Introduction

In December 2019, the Chinese city of Wuhan experienced an outbreak of a severe form of pneumonia of unknown cause. By January 7, the pathogen had been identified as a novel coronavirus, the severe acute respiratory syndrome coronavirus 2 (SARS-CoV-2) [1]. The disease was later designated coronavirus disease 2019 (COVID-19) by the World Health Organization [2]. Although a travel ban in and out of Wuhan was imposed [3], the virus spread around the globe, and COVID-19 was declared a global pandemic on March 11, 2020 [2]. Consequently, there is a large public-health need to study risk factors for developing severe COVID-19. Such studies can help inform strategies for vaccination and disease prevention.

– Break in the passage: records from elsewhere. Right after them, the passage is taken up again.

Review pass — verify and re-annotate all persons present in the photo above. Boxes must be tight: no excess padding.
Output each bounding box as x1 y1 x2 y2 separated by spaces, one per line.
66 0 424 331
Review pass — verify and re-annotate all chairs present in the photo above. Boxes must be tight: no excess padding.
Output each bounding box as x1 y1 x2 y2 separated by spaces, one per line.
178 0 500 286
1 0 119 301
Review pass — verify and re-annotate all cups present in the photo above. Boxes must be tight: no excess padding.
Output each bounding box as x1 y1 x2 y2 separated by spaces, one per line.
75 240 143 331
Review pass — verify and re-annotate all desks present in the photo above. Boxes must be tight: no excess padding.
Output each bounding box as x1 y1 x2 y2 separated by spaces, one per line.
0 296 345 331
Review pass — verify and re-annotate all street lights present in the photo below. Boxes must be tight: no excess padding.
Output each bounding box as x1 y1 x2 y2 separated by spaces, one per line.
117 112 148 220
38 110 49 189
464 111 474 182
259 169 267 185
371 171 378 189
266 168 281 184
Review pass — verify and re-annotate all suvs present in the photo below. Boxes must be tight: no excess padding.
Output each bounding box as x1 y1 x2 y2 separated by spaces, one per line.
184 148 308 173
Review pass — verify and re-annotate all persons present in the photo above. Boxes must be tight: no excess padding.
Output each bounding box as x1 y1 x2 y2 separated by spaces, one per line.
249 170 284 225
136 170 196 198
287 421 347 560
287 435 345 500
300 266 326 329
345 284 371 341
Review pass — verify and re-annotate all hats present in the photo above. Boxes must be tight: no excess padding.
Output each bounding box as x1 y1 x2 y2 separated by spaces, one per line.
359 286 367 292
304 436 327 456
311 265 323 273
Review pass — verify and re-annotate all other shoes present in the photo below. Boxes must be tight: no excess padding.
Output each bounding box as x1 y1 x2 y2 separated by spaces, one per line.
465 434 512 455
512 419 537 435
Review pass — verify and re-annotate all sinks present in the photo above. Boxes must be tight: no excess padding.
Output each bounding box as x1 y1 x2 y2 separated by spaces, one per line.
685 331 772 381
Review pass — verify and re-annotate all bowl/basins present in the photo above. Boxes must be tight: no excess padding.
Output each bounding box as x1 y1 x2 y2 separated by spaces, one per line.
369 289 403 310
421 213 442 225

Observational studies have shown that older age, male sex, and comorbidity in general are important risk factors for developing severe COVID-19 [4,5,6,7,8]. However, the results of these studies are inconsistent for particular comorbidities, such as hypertension [5,6,7,8,9], respiratory diseases [4, 6, 7], and cardiovascular disease [5, 7, 8]. Severe COVID-19 has also been associated with demographic factors such as minority ethnicity and low income [7]. The limitations of previous observational studies include small sample size [5, 6, 10], focus on particular risk factors [11, 12], lack of general-population control group [4,5,6, 8,9,10], and focus on a few particular outcomes, such as COVID-19-related death [7, 12], in-hospital mortality [4, 5, 9], or intensive care unit (ICU)/critical care admission [4, 5]. Therefore, we used data from Swedish national registries to investigate the importance of potential medical and demographic risk factors for COVID-19 diagnosis, hospitalization (with or without ICU admission), and subsequent all-cause mortality during the first wave of COVID-19.

Methods

Data

The Public Health Agency of Sweden provided data from its SmiNet database on all cases of COVID-19 confirmed in Sweden until mid-September 2020. Reporting confirmed cases to SmiNet is required by law. We did not have information on the methods of testing used to diagnose the COVID-19 cases. Only the first date of diagnosis or positive test for each individual was provided.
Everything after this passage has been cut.